En el Evangelio de hoy, Jesús presenta el Reino de Dios mediante la imagen del trabajo. La parábola de los obreros de la viña dirige nuestra atención hacia tres realidades: la llamada de Dios, la naturaleza de nuestro trabajo y la recompensa que Él promete. Sin embargo, cada una de ellas se manifiesta de un modo muy distinto de nuestras expectativas humanas. Por medio del profeta Isaías, el Señor declara: “Cuanto dista el cielo de la tierra, así distan mis caminos de los vuestros, y mis planes de vuestros planes”. La manera de pensar de Dios no es simplemente distinta de la nuestra; es infinitamente más sabia y más llena de amor.
El Evangelio nos revela, ante todo, que Dios quiere que todos trabajen en su viña.

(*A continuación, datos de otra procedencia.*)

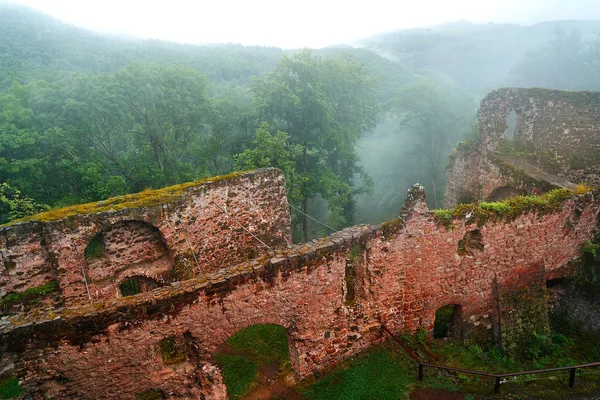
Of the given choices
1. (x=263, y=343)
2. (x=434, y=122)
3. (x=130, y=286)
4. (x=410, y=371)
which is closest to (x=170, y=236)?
(x=130, y=286)

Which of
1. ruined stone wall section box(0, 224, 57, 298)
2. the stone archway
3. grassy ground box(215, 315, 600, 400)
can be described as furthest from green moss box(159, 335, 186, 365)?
ruined stone wall section box(0, 224, 57, 298)

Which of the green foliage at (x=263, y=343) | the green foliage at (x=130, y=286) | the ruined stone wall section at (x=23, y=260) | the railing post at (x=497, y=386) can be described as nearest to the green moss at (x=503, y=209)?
the railing post at (x=497, y=386)

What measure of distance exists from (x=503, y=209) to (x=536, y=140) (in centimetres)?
782

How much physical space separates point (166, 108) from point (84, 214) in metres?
11.2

No hay lugar para el desempleo espiritual. El dueño de la viña sale repetidamente en busca de trabajadores: al amanecer, a media mañana, al mediodía, a media tarde y casi al final de la jornada. En cada ocasión busca a quienes todavía están desocupados y les dice: “Id también vosotros a mi viña”. El acento de la parábola no recae, en primer lugar, sobre el salario, sino sobre la llamada. Antes de hablar de la recompensa, aparece la invitación de Dios.
La segunda enseñanza se refiere a la actitud con la que trabajamos. Al terminar la jornada, los obreros que habían trabajado desde la primera hora comenzaron a murmurar: “Estos últimos han trabajado solo una hora y los has tratado igual que a nosotros, que hemos aguantado el peso del día y el bochorno”. Lo que al comienzo habían aceptado de buen grado se convierte ahora, a sus ojos, únicamente en “el peso del día y el bochorno”. Ya no contemplan el privilegio de trabajar para el dueño de la viña, sino que se comparan con los demás.

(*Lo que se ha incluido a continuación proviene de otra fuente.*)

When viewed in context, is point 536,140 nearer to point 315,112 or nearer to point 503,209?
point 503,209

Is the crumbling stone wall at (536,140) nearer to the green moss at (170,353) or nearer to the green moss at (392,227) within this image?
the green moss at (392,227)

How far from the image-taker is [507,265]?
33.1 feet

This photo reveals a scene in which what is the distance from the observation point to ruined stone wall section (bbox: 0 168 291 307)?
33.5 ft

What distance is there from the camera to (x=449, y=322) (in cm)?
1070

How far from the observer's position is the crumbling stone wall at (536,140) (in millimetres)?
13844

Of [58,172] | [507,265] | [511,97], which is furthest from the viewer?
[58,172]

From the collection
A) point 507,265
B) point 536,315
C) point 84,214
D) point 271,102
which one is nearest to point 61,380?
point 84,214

Joseph Ratzinger reflexiona de manera muy hermosa sobre esta parábola. Podemos terminar pareciéndonos a los obreros contratados a primera hora. Cuando descubrieron que quienes habían trabajado poco recibían el mismo salario, dejaron de valorar el privilegio de haber trabajado durante toda la jornada. En lugar de alegrarse por lo que habían recibido, comenzaron a fijarse en lo que recibían los demás. Pero, ¿estaban realmente seguros de que pasar el día sin hacer nada era mejor que pasarlo trabajando? ¿Y por qué su satisfacción con el salario dependía de que los otros recibieran menos?

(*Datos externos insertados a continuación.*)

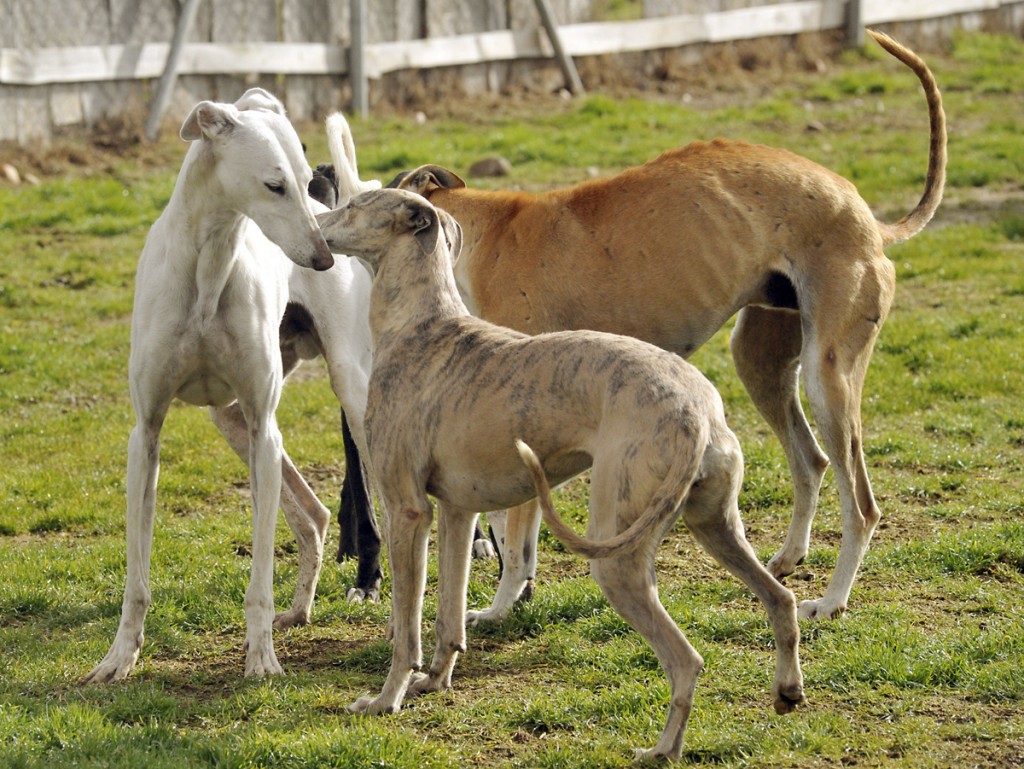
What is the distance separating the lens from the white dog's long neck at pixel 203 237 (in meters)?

La parábola no fue contada solamente para describir a aquellos jornaleros; fue contada para nosotros. Siempre que nos preguntamos: “¿Por qué debo vivir la vida cristiana?”, empezamos a pensar como los obreros de la primera hora. Imaginamos que el “desempleo espiritual” —una vida sin oración, sin fe, sin sacrificio y sin compromiso con Dios— es más fácil, más libre y más feliz que la vida en la viña del Señor. Pero, ¿es realmente así? ¿Es una vida sin Dios más plena que una vida vivida en amistad con Él?